*** Task data ***

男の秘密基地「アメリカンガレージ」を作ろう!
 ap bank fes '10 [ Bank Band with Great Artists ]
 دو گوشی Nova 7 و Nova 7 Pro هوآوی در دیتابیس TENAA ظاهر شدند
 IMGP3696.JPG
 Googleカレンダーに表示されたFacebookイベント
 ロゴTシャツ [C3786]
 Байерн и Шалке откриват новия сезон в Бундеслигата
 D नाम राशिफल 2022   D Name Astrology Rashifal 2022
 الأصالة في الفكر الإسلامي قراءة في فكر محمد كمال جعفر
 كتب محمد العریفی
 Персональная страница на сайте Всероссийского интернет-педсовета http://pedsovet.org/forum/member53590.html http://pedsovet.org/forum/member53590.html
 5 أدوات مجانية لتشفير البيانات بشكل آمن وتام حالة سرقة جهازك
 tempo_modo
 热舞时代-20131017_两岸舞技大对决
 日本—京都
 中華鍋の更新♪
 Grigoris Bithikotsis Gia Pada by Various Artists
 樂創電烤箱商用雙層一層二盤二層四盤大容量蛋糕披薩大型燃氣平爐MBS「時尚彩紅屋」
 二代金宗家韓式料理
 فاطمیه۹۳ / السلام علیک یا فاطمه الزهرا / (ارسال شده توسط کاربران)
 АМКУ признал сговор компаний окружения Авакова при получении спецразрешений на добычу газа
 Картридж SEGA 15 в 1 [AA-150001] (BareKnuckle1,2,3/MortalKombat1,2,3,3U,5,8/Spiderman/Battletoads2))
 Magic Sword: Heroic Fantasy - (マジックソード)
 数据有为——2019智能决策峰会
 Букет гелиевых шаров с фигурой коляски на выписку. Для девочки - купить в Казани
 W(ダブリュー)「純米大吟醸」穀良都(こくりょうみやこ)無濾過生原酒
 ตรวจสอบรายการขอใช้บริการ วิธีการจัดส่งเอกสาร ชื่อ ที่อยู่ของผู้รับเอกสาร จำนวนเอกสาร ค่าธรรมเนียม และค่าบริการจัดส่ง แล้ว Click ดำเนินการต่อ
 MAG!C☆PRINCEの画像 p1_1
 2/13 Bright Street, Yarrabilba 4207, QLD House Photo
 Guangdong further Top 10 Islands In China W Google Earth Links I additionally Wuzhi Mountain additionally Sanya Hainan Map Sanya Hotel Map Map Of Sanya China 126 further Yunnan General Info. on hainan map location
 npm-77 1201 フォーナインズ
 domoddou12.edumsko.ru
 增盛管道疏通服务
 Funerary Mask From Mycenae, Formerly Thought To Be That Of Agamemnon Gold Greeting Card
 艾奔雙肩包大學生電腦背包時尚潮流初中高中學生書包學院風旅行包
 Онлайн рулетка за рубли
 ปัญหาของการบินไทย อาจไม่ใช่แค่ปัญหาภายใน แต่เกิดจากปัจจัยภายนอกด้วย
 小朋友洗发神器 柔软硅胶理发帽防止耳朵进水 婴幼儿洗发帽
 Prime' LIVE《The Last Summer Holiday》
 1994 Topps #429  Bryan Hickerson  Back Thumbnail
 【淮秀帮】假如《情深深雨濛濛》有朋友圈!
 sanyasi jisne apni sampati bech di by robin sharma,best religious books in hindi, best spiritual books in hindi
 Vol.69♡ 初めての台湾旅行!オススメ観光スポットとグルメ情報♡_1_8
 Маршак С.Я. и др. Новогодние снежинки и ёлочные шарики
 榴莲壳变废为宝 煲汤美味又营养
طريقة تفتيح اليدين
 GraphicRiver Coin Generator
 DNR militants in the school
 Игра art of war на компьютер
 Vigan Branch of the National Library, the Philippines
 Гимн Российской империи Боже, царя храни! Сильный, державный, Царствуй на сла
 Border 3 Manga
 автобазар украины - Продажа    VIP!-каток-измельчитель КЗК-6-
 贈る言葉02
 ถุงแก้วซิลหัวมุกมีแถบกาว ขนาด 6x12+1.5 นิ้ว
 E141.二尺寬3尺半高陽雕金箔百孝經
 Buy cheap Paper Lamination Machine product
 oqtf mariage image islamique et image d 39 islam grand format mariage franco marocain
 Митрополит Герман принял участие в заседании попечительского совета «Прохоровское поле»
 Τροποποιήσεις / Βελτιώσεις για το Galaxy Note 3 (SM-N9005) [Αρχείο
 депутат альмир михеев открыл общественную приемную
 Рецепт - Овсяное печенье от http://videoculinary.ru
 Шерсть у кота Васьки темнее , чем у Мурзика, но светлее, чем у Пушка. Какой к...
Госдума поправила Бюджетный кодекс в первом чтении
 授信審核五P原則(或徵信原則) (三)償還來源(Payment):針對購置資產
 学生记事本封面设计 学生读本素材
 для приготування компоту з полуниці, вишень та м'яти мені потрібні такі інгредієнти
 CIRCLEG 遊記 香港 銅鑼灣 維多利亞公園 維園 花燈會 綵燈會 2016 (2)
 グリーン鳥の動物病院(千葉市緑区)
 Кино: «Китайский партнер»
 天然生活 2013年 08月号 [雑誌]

*** End of Task data ***

» Task requirements: Give back precisely the lines above that start at the line containing "دو گوشی Nova" and end at the line containing "艾奔雙肩包大學生電腦背包時尚潮流初中高中學生書包學院風旅行包", inclusive. No other lines belong in the output.

» Result for this exercise:
 دو گوشی Nova 7 و Nova 7 Pro هوآوی در دیتابیس TENAA ظاهر شدند
 IMGP3696.JPG
 Googleカレンダーに表示されたFacebookイベント
 ロゴTシャツ [C3786]
 Байерн и Шалке откриват новия сезон в Бундеслигата
 D नाम राशिफल 2022   D Name Astrology Rashifal 2022
 الأصالة في الفكر الإسلامي قراءة في فكر محمد كمال جعفر
 كتب محمد العریفی
 Персональная страница на сайте Всероссийского интернет-педсовета http://pedsovet.org/forum/member53590.html http://pedsovet.org/forum/member53590.html
 5 أدوات مجانية لتشفير البيانات بشكل آمن وتام حالة سرقة جهازك
 tempo_modo
 热舞时代-20131017_两岸舞技大对决
 日本—京都
 中華鍋の更新♪
 Grigoris Bithikotsis Gia Pada by Various Artists
 樂創電烤箱商用雙層一層二盤二層四盤大容量蛋糕披薩大型燃氣平爐MBS「時尚彩紅屋」
 二代金宗家韓式料理
 فاطمیه۹۳ / السلام علیک یا فاطمه الزهرا / (ارسال شده توسط کاربران)
 АМКУ признал сговор компаний окружения Авакова при получении спецразрешений на добычу газа
 Картридж SEGA 15 в 1 [AA-150001] (BareKnuckle1,2,3/MortalKombat1,2,3,3U,5,8/Spiderman/Battletoads2))
 Magic Sword: Heroic Fantasy - (マジックソード)
 数据有为——2019智能决策峰会
 Букет гелиевых шаров с фигурой коляски на выписку. Для девочки - купить в Казани
 W(ダブリュー)「純米大吟醸」穀良都(こくりょうみやこ)無濾過生原酒
 ตรวจสอบรายการขอใช้บริการ วิธีการจัดส่งเอกสาร ชื่อ ที่อยู่ของผู้รับเอกสาร จำนวนเอกสาร ค่าธรรมเนียม และค่าบริการจัดส่ง แล้ว Click ดำเนินการต่อ
 MAG!C☆PRINCEの画像 p1_1
 2/13 Bright Street, Yarrabilba 4207, QLD House Photo
 Guangdong further Top 10 Islands In China W Google Earth Links I additionally Wuzhi Mountain additionally Sanya Hainan Map Sanya Hotel Map Map Of Sanya China 126 further Yunnan General Info. on hainan map location
 npm-77 1201 フォーナインズ
 domoddou12.edumsko.ru
 增盛管道疏通服务
 Funerary Mask From Mycenae, Formerly Thought To Be That Of Agamemnon Gold Greeting Card
 艾奔雙肩包大學生電腦背包時尚潮流初中高中學生書包學院風旅行包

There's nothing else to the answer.